[[ Data supplied open ]]

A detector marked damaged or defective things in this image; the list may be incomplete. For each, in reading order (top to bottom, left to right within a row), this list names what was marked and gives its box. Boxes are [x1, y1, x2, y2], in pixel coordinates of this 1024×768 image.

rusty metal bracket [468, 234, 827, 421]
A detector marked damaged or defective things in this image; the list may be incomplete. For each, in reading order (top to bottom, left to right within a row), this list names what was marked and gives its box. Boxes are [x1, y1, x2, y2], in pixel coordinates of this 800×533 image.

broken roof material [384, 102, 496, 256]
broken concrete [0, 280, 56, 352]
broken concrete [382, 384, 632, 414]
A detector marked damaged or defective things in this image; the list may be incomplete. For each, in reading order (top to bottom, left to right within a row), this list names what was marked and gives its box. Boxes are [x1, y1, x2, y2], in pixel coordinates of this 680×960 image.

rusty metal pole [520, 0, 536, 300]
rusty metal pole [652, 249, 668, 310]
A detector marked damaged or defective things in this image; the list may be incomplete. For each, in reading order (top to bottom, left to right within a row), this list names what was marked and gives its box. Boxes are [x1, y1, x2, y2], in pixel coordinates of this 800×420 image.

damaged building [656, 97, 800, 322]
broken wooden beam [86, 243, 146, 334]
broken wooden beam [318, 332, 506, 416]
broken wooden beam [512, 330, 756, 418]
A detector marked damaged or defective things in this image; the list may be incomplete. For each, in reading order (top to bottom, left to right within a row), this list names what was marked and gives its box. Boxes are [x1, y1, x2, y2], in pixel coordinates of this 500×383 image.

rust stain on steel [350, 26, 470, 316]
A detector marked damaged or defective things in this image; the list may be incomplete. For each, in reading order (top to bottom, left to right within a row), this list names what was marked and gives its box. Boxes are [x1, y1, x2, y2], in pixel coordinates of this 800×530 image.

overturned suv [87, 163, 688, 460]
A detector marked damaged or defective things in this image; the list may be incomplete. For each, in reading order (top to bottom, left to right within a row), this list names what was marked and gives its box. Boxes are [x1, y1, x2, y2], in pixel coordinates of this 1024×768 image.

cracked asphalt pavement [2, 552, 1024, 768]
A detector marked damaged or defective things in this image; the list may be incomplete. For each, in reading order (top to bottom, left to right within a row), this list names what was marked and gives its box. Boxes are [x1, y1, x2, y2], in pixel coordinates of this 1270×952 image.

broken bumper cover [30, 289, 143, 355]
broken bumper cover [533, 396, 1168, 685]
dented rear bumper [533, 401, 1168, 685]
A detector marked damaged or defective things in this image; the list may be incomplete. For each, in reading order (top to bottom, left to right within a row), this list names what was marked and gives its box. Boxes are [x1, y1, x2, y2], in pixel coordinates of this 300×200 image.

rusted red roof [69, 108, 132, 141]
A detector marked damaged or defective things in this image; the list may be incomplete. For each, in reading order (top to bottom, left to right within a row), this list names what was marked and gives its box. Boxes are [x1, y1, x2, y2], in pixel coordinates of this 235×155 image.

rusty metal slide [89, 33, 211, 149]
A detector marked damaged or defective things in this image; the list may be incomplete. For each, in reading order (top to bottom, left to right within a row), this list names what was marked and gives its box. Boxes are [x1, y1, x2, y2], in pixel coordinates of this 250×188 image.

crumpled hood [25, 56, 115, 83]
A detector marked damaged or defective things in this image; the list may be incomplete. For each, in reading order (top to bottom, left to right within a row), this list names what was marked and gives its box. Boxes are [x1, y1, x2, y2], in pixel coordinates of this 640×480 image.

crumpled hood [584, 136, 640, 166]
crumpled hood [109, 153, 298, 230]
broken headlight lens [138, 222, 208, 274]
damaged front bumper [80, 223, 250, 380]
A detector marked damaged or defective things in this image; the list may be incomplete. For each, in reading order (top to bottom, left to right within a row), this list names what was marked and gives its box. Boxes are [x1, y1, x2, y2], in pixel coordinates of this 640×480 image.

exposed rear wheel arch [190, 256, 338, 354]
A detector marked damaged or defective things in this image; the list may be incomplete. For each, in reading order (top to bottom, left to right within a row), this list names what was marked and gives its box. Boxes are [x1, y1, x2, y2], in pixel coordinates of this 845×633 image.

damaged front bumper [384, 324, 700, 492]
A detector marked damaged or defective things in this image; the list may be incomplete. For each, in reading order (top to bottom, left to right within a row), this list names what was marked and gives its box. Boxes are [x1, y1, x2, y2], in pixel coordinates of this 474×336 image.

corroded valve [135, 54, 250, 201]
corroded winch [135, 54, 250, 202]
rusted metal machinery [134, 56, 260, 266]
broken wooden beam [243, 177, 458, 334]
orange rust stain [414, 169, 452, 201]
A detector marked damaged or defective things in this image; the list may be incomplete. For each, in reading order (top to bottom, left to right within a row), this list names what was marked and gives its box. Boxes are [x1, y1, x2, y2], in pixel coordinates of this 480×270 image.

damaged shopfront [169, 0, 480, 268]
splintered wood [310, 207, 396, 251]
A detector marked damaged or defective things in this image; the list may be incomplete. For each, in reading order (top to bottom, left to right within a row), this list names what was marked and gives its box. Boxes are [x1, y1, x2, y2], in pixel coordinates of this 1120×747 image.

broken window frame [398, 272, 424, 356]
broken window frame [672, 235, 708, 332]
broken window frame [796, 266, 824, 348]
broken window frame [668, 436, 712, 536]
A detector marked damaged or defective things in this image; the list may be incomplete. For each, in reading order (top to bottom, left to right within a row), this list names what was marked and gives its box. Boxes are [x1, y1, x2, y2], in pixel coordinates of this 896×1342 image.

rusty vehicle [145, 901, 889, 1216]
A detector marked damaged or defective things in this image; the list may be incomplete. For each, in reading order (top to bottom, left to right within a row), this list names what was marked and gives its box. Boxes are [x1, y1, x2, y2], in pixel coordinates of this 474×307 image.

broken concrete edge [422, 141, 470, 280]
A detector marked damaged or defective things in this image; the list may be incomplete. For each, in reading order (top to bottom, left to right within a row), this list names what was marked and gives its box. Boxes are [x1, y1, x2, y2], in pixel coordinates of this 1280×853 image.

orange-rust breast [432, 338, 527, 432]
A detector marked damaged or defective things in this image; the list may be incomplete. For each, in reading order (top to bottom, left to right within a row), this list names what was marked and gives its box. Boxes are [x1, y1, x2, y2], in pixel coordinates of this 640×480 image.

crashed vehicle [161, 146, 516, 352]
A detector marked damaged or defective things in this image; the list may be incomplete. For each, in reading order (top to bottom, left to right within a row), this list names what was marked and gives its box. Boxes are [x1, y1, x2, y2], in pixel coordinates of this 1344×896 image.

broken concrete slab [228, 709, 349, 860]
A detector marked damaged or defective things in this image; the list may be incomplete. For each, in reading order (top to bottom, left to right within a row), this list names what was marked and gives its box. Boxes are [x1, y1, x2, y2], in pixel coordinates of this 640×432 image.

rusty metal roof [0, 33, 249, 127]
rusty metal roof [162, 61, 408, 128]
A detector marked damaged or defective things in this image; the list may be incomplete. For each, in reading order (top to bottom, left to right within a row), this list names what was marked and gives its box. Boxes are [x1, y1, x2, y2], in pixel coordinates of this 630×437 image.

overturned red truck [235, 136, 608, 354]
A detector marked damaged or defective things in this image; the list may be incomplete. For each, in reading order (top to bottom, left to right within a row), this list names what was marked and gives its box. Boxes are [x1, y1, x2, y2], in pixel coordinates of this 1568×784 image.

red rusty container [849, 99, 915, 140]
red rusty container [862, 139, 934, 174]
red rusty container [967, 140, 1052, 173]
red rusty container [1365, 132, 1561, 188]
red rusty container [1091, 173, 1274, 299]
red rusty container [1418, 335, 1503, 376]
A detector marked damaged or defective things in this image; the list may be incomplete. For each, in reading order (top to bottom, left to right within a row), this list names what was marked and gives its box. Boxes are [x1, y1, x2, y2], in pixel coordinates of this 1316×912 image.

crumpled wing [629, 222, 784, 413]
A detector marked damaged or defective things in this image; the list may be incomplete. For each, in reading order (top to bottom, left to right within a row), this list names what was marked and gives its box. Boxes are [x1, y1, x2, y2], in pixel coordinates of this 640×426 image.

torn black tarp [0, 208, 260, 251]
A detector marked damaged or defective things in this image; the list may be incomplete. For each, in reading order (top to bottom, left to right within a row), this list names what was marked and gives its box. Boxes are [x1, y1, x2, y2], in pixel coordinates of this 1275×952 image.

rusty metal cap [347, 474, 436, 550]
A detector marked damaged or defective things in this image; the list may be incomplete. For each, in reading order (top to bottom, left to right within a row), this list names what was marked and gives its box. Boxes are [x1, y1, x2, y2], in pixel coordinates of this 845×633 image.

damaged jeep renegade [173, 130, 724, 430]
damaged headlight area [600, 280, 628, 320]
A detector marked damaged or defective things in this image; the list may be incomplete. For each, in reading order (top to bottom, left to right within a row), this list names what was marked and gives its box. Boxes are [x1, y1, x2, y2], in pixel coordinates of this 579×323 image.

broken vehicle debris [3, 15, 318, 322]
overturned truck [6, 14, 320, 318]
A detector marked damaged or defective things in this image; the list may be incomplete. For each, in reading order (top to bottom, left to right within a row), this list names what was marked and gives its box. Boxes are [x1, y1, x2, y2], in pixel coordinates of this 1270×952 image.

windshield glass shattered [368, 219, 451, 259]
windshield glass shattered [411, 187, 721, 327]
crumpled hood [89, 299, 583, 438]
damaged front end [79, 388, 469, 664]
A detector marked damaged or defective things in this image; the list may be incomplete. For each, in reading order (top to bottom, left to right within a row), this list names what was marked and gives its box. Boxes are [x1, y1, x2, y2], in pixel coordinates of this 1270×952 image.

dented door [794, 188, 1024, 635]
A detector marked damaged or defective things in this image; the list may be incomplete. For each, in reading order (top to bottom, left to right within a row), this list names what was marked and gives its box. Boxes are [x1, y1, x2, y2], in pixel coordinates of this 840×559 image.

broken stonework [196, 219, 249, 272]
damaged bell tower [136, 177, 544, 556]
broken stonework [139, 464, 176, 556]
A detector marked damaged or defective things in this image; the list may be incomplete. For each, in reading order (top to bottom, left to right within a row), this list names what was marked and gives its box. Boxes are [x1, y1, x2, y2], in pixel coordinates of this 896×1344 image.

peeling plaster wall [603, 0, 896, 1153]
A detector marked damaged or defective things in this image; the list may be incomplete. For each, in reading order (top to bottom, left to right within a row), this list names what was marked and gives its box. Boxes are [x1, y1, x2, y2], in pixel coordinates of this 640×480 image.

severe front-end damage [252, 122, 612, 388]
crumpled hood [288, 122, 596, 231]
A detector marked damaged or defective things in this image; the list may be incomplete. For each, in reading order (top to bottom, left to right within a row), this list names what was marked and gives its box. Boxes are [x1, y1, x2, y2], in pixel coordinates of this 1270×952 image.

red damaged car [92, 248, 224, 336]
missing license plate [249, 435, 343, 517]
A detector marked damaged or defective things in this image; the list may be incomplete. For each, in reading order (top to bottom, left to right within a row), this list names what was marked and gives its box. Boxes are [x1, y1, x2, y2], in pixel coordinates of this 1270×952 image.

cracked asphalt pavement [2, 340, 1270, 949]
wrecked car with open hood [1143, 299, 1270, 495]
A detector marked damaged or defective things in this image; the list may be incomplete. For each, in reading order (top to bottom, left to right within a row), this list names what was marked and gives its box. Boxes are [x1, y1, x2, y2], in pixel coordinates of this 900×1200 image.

[[ Data supplied closed ]]

▸ What to work on
Beginning with the line that holds "this 840×559 image." and ending with the last line of the data, copy each line exactly and add nothing.

▸ Written solution
A detector marked damaged or defective things in this image; the list may be incomplete. For each, in reading order (top to bottom, left to right within a row), this list names what was marked and gives its box. Boxes are [x1, y1, x2, y2], in pixel coordinates of this 840×559 image.

broken stonework [196, 219, 249, 272]
damaged bell tower [136, 177, 544, 556]
broken stonework [139, 464, 176, 556]
A detector marked damaged or defective things in this image; the list may be incomplete. For each, in reading order (top to bottom, left to right within a row), this list names what was marked and gives its box. Boxes are [x1, y1, x2, y2], in pixel coordinates of this 896×1344 image.

peeling plaster wall [603, 0, 896, 1153]
A detector marked damaged or defective things in this image; the list may be incomplete. For each, in reading order (top to bottom, left to right within a row), this list names what was marked and gives its box. Boxes are [x1, y1, x2, y2], in pixel coordinates of this 640×480 image.

severe front-end damage [252, 122, 612, 388]
crumpled hood [288, 122, 596, 231]
A detector marked damaged or defective things in this image; the list may be incomplete. For each, in reading order (top to bottom, left to right within a row), this list names what was marked and gives its box. Boxes are [x1, y1, x2, y2], in pixel coordinates of this 1270×952 image.

red damaged car [92, 248, 224, 336]
missing license plate [249, 435, 343, 517]
A detector marked damaged or defective things in this image; the list may be incomplete. For each, in reading order (top to bottom, left to right within a row), this list names what was marked and gives its box. Boxes are [x1, y1, x2, y2], in pixel coordinates of this 1270×952 image.

cracked asphalt pavement [2, 340, 1270, 949]
wrecked car with open hood [1143, 299, 1270, 495]
A detector marked damaged or defective things in this image; the list may be incomplete. For each, in reading order (top to bottom, left to right within a row), this list names what was marked and gives its box. Boxes are [x1, y1, x2, y2], in pixel coordinates of this 900×1200 image.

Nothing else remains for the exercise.